**DIRECTIVE 1:**
From the entries below, pick out every line that contains the word "cardboard" and copy each of those lines unchanged.

**DOCUMENT PASSAGE:**
□ □ □ □

Kenya Chemical and Allied Workers Union v Kenya Tanning Extract Co. Ltd [2019] KEELRC 2158 (KLR)
Full Case Text
REPUBLIC OF KENYA
IN THE EMPLOYMENT AND LABOUR RELATIONS COURT OF KENYA AT NAIROBI
CAUSE NO. 695 (N) OF 2009
(Before Hon. Lady Justice Hellen S. Wasilwa on 22nd February, 2019)
KENYA CHEMICAL AND
ALLIED WORKERS UNION...................................CLAIMANT/RESPONDENT
VERSUS
KENYA TANNING EXTRACT CO. LTD..............RESPONDENT/APPLICANT
RULING
1. The Application before this Honourable Court for determination is the one dated 14th July 2017 and filed under the provisions of Sections 12 (2), (3) (vii) of the Industrial Court Act No. 20 of 2011 and any other enabling provisions of the law.
2. The Applicant seeks the following orders:-
a. Spent.
b. THAT this Honourable Court do stay its judgment delivered by Hon. Lady Justice Hellen Wasilwa on 29th June 2017, pending the hearing and determination of this Application or further directions of this court.
c. THAT this Honourable Court be pleased to review, vary, set aside and/or discharge the judgment delivered by the Hon. Lady Justice Hellen Wasilwa on the 29th June 2017.
d. THAT the costs of this Application be provided for.
3. The Application is based on the grounds that on 29th June 2017, the Claimant obtained judgment in its favour and is in the process of commencing its execution. However, the Applicant is dissatisfied with the judgment and wants the same reviewed, varied, set aside or discharged.
4. The Applicant avers that the Honourable Court failed to consider the Applicant’s written submissions dated 1st March 2016 and filed on 17th March 2016. It is the Applicant’s case that in failing to take its submissions into consideration, the said judgment failed to consider the principle of the overriding objective.

□ □ □ □

**DIRECTIVE 2:**
Go on with the court ruling above, starting right after its last sentence.

□ □ □ □

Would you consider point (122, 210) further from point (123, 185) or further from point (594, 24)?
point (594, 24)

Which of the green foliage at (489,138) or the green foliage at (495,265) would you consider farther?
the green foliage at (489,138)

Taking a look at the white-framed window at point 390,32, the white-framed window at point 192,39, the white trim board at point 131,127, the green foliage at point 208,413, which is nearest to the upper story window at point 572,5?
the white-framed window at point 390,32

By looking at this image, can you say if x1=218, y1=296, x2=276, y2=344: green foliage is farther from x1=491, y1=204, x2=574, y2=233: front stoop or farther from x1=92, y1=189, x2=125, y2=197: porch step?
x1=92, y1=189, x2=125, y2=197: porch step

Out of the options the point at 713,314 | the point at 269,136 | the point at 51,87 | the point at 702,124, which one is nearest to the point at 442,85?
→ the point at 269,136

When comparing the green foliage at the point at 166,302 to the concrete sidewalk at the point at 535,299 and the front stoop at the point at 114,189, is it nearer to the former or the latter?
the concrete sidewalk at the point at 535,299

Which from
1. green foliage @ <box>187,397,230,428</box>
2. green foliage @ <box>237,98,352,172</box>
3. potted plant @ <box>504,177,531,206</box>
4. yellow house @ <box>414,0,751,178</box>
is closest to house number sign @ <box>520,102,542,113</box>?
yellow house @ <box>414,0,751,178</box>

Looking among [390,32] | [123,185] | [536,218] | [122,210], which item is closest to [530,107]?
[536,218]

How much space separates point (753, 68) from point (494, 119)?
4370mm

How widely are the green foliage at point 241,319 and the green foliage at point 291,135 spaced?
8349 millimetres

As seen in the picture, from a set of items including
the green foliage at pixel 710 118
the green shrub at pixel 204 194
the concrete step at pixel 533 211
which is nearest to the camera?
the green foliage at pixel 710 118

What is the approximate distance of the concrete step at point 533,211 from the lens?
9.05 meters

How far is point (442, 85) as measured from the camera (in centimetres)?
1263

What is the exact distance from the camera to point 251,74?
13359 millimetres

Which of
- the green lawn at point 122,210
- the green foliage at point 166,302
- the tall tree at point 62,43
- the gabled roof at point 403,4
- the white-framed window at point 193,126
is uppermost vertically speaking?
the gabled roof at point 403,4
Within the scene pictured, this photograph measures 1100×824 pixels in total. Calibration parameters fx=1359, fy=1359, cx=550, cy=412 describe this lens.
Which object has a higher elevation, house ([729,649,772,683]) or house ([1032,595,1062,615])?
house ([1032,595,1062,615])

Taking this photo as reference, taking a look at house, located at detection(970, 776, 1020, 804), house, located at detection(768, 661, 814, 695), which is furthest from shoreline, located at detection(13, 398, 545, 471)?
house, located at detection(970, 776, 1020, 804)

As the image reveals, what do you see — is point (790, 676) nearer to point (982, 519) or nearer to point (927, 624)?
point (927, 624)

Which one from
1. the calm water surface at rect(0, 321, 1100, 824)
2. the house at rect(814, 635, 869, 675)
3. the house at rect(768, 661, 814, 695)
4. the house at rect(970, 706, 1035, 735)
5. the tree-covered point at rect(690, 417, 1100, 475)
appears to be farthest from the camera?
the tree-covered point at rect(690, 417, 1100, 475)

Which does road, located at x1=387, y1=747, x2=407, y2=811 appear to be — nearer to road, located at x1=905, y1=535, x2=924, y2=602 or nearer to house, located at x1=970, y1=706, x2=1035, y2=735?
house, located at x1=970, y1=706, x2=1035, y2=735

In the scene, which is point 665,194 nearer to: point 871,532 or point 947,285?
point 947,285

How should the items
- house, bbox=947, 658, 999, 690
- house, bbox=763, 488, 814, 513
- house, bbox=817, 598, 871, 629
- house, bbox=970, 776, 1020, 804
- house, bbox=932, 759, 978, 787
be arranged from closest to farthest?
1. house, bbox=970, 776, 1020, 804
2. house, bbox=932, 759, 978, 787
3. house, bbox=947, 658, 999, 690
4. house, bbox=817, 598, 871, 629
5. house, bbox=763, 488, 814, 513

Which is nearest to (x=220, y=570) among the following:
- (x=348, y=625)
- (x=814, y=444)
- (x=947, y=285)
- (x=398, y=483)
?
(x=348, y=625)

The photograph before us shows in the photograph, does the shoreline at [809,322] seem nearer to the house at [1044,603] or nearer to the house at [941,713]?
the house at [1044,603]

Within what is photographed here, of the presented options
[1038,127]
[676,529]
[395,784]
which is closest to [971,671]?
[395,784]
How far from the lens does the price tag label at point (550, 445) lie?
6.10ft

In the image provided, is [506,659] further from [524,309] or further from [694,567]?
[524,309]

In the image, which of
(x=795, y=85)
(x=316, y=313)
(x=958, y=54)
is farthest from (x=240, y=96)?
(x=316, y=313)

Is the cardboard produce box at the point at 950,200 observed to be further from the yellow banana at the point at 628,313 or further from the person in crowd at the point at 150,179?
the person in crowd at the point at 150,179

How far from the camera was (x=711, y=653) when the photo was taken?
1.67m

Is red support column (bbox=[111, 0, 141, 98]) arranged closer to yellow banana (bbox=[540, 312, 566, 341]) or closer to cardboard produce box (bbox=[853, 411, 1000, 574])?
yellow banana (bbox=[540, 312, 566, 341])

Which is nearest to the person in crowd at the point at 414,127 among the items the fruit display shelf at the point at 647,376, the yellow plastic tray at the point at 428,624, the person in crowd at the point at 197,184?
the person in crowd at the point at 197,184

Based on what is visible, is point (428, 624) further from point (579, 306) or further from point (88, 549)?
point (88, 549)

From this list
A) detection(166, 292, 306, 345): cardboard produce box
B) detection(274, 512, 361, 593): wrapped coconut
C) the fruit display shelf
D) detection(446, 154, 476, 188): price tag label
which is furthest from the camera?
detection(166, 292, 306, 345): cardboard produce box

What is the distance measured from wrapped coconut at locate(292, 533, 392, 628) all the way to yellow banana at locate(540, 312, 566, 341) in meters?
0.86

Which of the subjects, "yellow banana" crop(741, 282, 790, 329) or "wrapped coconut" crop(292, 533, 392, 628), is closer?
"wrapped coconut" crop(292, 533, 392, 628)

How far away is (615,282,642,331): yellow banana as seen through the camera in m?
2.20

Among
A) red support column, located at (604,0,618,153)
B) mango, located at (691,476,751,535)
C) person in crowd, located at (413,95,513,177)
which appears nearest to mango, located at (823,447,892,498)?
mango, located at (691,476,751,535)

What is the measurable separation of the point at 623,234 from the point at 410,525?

□ □ □ □

**RIGHT ANSWER 1:**
Is the cardboard produce box at the point at 950,200 observed to be further from the yellow banana at the point at 628,313 or further from the person in crowd at the point at 150,179?
Is red support column (bbox=[111, 0, 141, 98]) arranged closer to yellow banana (bbox=[540, 312, 566, 341]) or closer to cardboard produce box (bbox=[853, 411, 1000, 574])?
A) detection(166, 292, 306, 345): cardboard produce box
detection(166, 292, 306, 345): cardboard produce box

**RIGHT ANSWER 2:**
5. The Applicant avers that the Honourable Court failed to consider the fact that it had already paid 15 of the grievants and not 9 as recorded in the Court’s judgment. As such, the Applicant is exposed to the risk of being condemned to pay claims it had already settled and further discharged from any obligations.
6. It is the Applicant’s case that this Honourable Court has residual powers to correct the error. Further, the Applicant avers that if the order for stay of execution is not granted and the judgment of the court not reviewed, the Claimant will execute the judgment rendering the Application nugatory.
7. The Application is supported by the Affidavit of Benjamin Ongeri sworn on 14th July 2017, and based on the grounds on the face of the motion.
8. The Court granted the first and second orders as prayed, in its Order issued on 26th July 2017.
9. The Claimant has opposed this Application vide the Replying Affidavit of Were Dibo Ogutu, sworn on 2nd November 2017 and filed on even date.
10. The Claimant avers that the Application is frivolous, lacks merit, is an abuse of Court process and ought to be dismissed with costs.
11. It is the Claimant’s case that the Applicant admitted the Claim in its Replying Affidavit filed on 12th August 2012 and that the judgment of this Honourable Court was delivered based on the averments by the Applicant’s General Manager in the said Affidavit and the CBA between the parties.
12. The Claimant avers that the presiding Judge was guided by the pleadings filed herein and the oral testimony by the witnesses and that it was mischievous to urge the court to refer to evidence, which was never produced during trial. The Claimant further avers that the submissions referred to in the Application is aimed to mischievously misguide the Honourable Court as the submissions vary from the Defence/Replying Affidavit dated 10th August 2012.
13. The Claimants contend that paragraphs 26 and 27 of the judgment are a replica of the Applicant’s Replying Affidavit. The Claimant avers that parties entered into a consent agreement on 15th May 2012, where the Respondent undertook to pay all employees their terminal dues before 30th June 2012. However, there was non-appearance from the Respondent and the suit proceeded ex parte. The Respondent failed to make payments thus the judgment herein.
Submissions by the Parties
14. On 2nd October 2018, the Applicant informed the Court that they had settled the entire claim, a fact which was disputed by the Claimant. Nevertheless, the Applicant informed the Court that it would not wish to file any submissions and the Court issued a ruling date.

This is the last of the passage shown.